Am 27. 10. 1999 - im Betrieb der Beklagten herrschte wegen der damals saisonbedingt enormen Arbeitsbelastung eine "besonders stressige und angespannte Atmosphäre" - kam es zwischen der Klägerin und der Geschäftsführerin der Beklagten zu einem Wortwechsel über der Beklagten erteilte Dienstanweisungen. Während dieser Auseinandersetzung "verspürte die Klägerin ein Gefühl im Kopf, als erleide sie einen Migräneanfall". Sie wollte daher nach Hause gehen, "ohne dies" (gemeint offenbar: den Migräneanfall) der Geschäftsführerin mitzuteilen.

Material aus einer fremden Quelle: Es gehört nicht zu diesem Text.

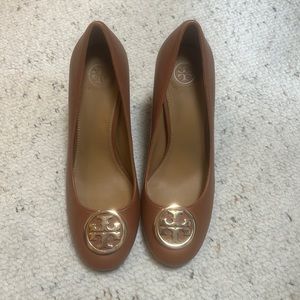 Tory Burch size 8.5 stacked heel. Camel brown color.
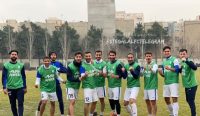تیم فوتبال استقلال از ساعت ۱۳ در زمین ورزشگاه نفت تهرانسر تمرینات آماده سازی خود را برای بازی با گلگهر سیرجان پیگیری کرد.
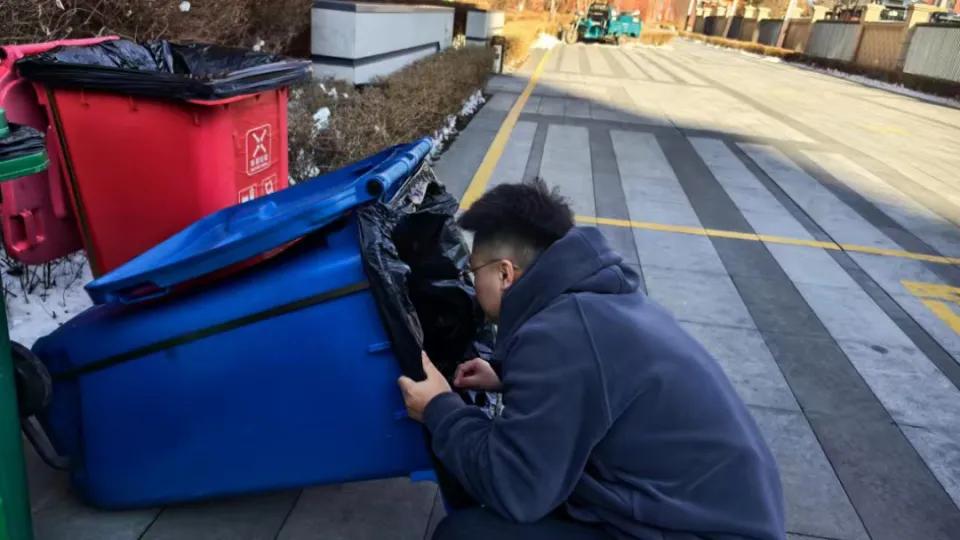 真有这么粗心的人家！哈尔滨一业主20万元现金被家人误当垃圾扔了！物业工作人员追踪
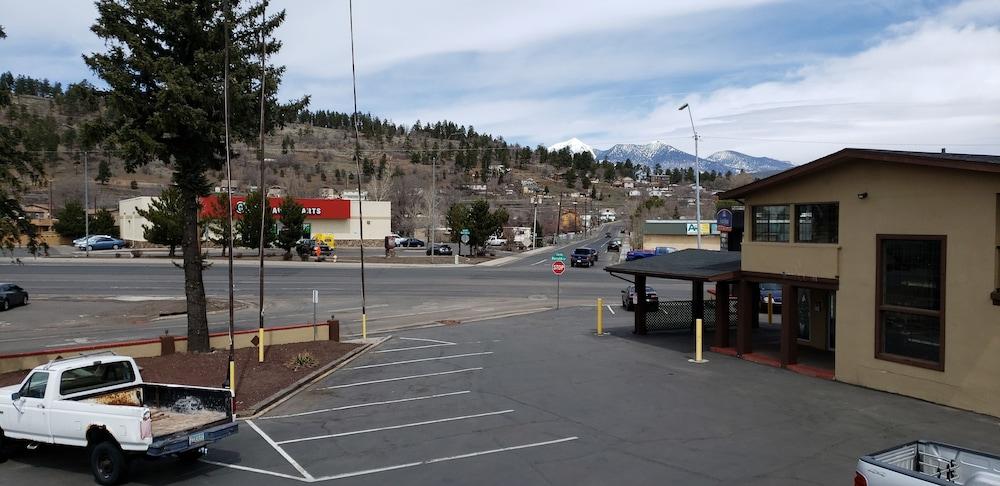 Howard Johnson By Wyndham West Motel 2*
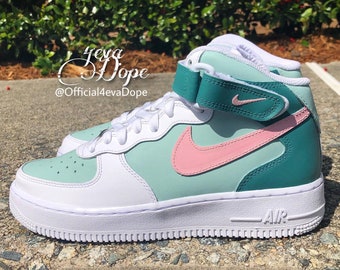 Air Force 1 Mid | KICKSCREW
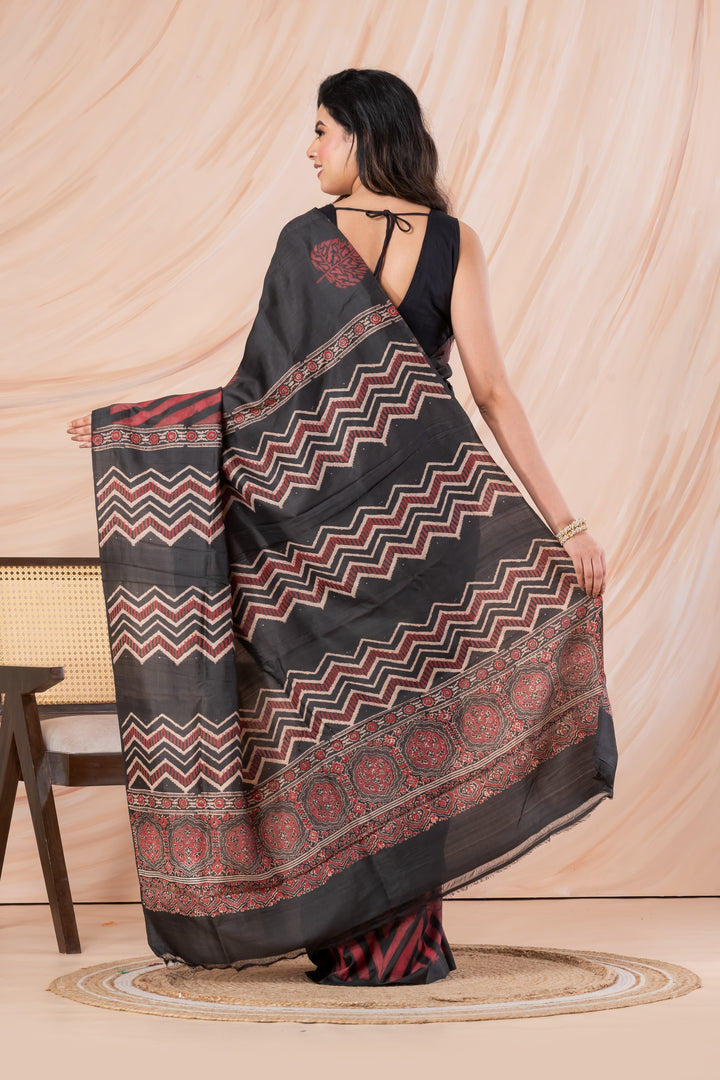 Vegetable dyed printed pure silk with geometric pallu  | SILK MARK CERTIFIED | SHOBITAM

Diese sagte zur Klägerin: "... wenn Du jetzt gehst, wird das Konsequenzen haben, das ist ein Kündigungsgrund". Darauf antwortete die Klägerin: "Es gibt noch ein Arbeitsgericht oder die Arbeiterkammer" und ging nach Hause. Sie suchte wegen des Migräneanfalls einen Arzt auf, der sie ab 28. 10. 1999 arbeitsunfähig schrieb. Der Steuerberater der Beklagten, dem die Geschäftsführerin von diesem Vorfall noch am 27. 10. 1999 berichtete, erklärte, dies sei ein "frühzeitiger Austritt" der Klägerin, die seiner Erfahrung nach in nächster Zeit einen Krankenstand vortäuschen werde. Am 28. 10. 1999 teilten zunächst der Ehegatte und dann auch die Tochter der Klägerin der Geschäftsführerin der Beklagten den Krankenstand der Klägerin mit. Am 5. 11. 1999 schickte die Klägerin, die sich wegen eines Bandscheibenleidens noch immer im Krankenstand befand, der Beklagten per Telefax Nachweise über ihren Behandlungsverlauf. Am 29. 11. 1999 erhielt die Klägerin ein Schreiben der Beklagten, vom 25. 11. 1999 mit dem ihr die Arbeitspapiere übersendet wurden und der Standpunkt vertreten wurde, die Klägerin sei vorzeitig per 27. 10. 1999 ausgetreten.

Rechtliche Beurteilung

Das Berufungsgericht vertrat die Rechtsauffassung, dass das Verhalten der Klägerin nicht als vorzeitiger Austritt zu werten und das Arbeitsverhältnis durch das Schreiben der Beklagten vom 25. 11. 1999 beendet worden sei, das in Verbindung mit der Rücksendung der Arbeitspapiere als arbeitgeberseitige Beendigung ohne wichtigen Grund anzusehen sei. Diese Rechtsauffassung ist zutreffend, sodass es insofern ausreicht, auf die Richtigkeit der Begründung der angefochtenen Entscheidung zu verweisen (§ 510 Abs 3 ZPO).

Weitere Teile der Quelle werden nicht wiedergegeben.